STUDY TEXT:
----------------

President Calvin Coolidge, 1923-1929, was giving a talk in January 1925 to the Society of American Newspaper Editors in Washington, D. C. when he noted:
“After all, the chief business of the American people is business. They are profoundly concerned with producing, buying, selling, investing and prospering in the world. I am strongly of the opinion that the great majority of people will always find these the moving impulses of our life.”
He added, lest he be misunderstood by some as pillaring the American penchant for making or acquiring wealth, “Of course, the accumulation of wealth cannot be justified as the chief end of existence,” he said. “But we are compelled to recognize it as a means to well-nigh every desirable achievement. So long as wealth is made the means and not the end, we need not greatly fear it…But it calls for additional effort to avoid even the appearance of the evil of selfishness. In every worthy profession, of course, there will always be a minority who will appeal to the baser instinct. There always have been, probably always will be, some who will feel that their own temporary interest may be furthered by betraying the interest of others.”

----------------

REQUIREMENT A: In the text on Coolidge's 1925 speech, what audience was Coolidge addressing?
REQUIREMENT B: Extend the text on Coolidge's 1925 speech past its final sentence.

EXTRACTED MATERIAL:

----------------

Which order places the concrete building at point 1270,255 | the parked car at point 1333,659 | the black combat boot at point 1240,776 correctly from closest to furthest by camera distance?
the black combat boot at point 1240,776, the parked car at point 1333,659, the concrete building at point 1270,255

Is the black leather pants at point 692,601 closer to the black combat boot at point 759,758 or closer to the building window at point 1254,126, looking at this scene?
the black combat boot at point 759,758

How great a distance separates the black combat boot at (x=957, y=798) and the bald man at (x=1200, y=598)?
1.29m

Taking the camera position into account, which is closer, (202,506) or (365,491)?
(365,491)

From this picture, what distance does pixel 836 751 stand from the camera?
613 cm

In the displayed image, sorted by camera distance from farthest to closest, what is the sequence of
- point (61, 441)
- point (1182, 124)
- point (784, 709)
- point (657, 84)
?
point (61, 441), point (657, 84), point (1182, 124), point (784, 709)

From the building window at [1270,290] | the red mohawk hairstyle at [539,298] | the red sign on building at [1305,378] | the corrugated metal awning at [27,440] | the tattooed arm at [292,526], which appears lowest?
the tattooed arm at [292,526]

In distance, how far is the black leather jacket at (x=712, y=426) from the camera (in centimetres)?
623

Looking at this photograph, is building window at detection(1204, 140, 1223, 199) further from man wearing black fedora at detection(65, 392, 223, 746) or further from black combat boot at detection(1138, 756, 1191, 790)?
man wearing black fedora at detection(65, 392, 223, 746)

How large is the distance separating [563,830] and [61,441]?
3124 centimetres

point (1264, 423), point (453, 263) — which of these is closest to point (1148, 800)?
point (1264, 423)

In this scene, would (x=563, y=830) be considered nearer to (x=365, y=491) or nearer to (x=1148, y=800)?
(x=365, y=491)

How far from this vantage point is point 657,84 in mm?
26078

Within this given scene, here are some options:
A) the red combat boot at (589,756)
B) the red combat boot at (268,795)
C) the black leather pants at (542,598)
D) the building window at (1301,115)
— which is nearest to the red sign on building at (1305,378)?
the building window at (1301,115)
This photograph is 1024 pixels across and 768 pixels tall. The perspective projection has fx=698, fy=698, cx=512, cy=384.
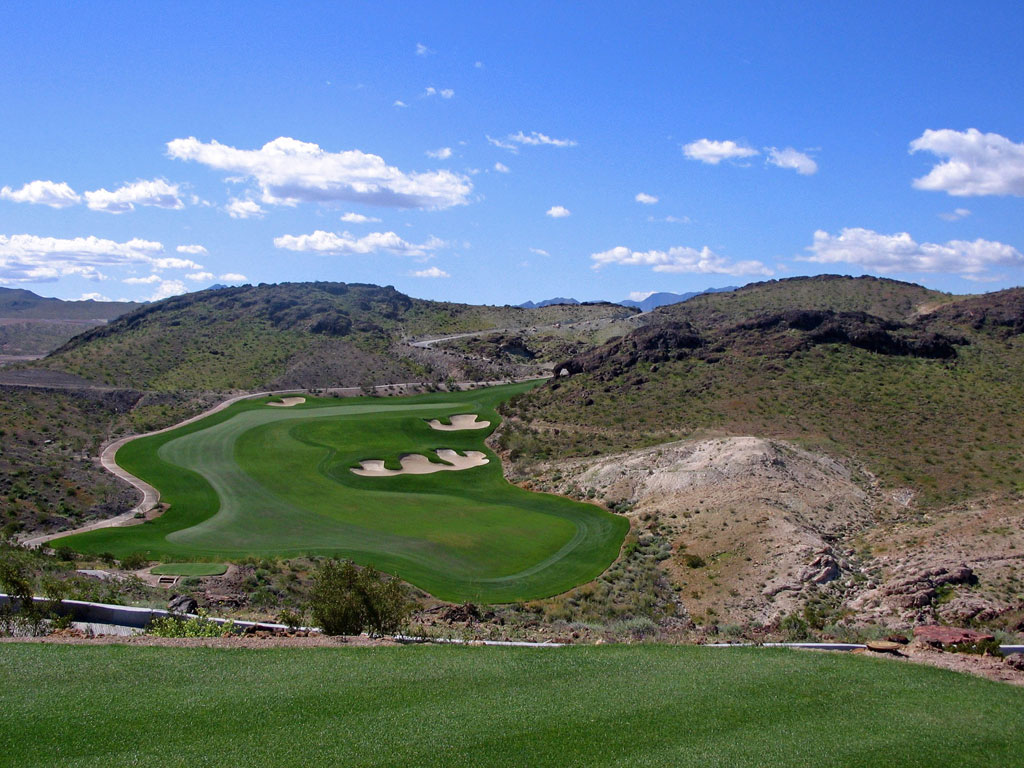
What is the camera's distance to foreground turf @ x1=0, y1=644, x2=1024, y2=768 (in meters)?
9.61

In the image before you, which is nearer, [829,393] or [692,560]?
[692,560]

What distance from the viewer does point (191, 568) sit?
24484 mm

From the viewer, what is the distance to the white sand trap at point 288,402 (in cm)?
6611

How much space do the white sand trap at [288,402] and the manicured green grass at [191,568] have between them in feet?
134

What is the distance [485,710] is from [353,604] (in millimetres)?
5404

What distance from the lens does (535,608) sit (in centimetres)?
2330

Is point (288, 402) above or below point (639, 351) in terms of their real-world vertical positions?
below

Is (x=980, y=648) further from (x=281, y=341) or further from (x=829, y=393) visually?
(x=281, y=341)

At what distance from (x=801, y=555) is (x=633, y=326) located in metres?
87.6

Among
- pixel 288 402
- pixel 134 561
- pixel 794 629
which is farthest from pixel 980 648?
pixel 288 402

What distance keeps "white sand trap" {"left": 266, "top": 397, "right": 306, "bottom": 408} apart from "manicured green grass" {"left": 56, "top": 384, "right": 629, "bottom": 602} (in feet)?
36.5

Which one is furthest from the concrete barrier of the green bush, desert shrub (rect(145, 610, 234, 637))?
the green bush

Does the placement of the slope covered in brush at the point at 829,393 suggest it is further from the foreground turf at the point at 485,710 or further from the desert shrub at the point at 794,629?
the foreground turf at the point at 485,710

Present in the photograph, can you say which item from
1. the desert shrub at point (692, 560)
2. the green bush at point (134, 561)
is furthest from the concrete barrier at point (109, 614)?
the desert shrub at point (692, 560)
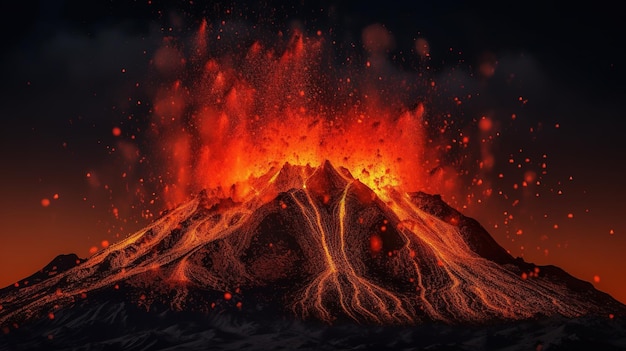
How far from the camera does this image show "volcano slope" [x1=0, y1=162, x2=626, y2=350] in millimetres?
77500

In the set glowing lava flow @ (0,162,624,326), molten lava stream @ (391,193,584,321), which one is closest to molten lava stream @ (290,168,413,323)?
glowing lava flow @ (0,162,624,326)

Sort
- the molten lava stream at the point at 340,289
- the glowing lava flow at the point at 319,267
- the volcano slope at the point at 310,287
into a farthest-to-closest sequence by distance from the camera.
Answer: the glowing lava flow at the point at 319,267
the molten lava stream at the point at 340,289
the volcano slope at the point at 310,287

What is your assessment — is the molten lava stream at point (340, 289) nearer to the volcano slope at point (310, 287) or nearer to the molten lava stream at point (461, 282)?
the volcano slope at point (310, 287)

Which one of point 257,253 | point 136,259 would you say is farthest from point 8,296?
point 257,253

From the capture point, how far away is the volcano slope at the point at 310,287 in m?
77.5

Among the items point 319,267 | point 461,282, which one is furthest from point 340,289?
point 461,282

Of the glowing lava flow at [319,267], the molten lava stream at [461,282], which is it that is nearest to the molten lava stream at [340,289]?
the glowing lava flow at [319,267]

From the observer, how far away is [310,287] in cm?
8700

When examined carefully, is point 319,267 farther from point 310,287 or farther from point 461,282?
point 461,282

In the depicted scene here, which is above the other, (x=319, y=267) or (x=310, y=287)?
(x=319, y=267)

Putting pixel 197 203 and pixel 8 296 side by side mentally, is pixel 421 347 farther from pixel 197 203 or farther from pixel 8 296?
pixel 8 296

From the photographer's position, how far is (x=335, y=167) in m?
119

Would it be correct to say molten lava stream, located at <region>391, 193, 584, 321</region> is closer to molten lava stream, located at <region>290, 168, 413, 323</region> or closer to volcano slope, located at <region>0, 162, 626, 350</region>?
volcano slope, located at <region>0, 162, 626, 350</region>

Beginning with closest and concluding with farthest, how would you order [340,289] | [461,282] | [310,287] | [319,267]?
[340,289], [310,287], [461,282], [319,267]
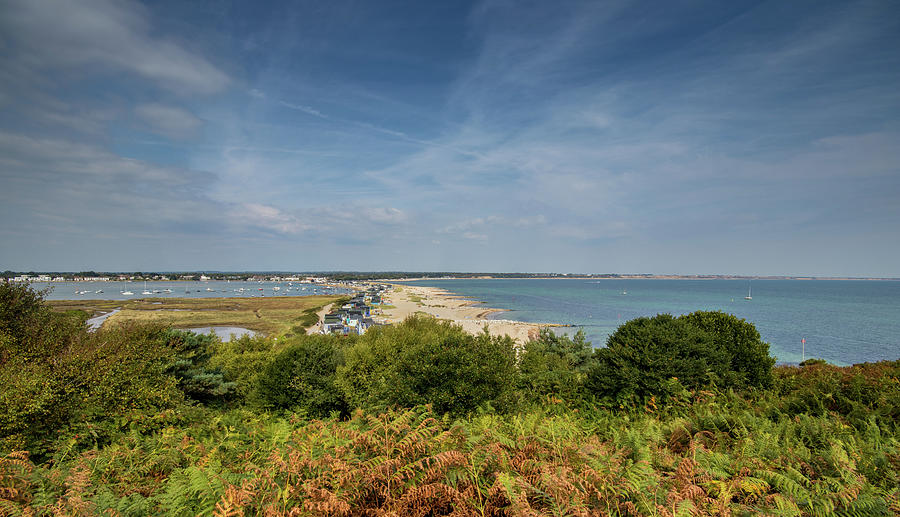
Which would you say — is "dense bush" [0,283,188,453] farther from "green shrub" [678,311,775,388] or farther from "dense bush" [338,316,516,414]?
"green shrub" [678,311,775,388]

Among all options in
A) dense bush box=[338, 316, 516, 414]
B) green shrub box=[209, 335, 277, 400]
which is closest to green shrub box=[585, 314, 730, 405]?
dense bush box=[338, 316, 516, 414]

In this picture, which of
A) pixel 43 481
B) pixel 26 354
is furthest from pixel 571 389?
pixel 26 354

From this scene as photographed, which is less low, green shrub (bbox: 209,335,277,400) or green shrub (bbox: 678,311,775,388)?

----------------

EXERCISE RESULT A: The Society of American Newspaper Editors in Washington, D. C.

EXERCISE RESULT B:
Or as Michael Douglas’s character, Gordon Gekko, said in the 1987 movie Wall Street, “Greed, for lack of a better word, is good.”
For the other side of the coin, nothing is clearer than Scripture, especially when Paul wrote his young disciple Timothy, “for the love of money is the root of all evil.” (1 Timothy 6:10, KJV).
A few years ago, Eric Saugera, a French scholar, wrote a wonderful, immensely well documented history of the vine and olive colony, Reborn in America: French Exiles and Refugees in the United States and the Vine and Olive Adventure, 1815-1865, published by the University of Alabama Press. The story of Demopolis is fascinating, but several passages about wealth and Americans are right on the mark.
One of the French colonists, Jacques Lajonie Lapeyre, when queried about what Americans were like, answered “without wanting to put you off America, it is indispensable that I warn you that the Americans’ favorite phrase is make money…make money is the rallying cry of all Americans.”
And Lajonie added the intention of most immigrants—then and now— “We are going to imitate them!”
Are/were we always that devoted to making money? A new book by a Univ. of North Carolina historian, Benjamin Waterhouse, The Land of Enterprise: A Business History of the United States, argues that the history of American business is not a sidebar to the work of political, ideological and cultural leaders but instead is “a key aspect of our national story that helps explain how the United States developed into the land it is today.” (WSJ, June 8, 2017, A15) That’s a mouthful!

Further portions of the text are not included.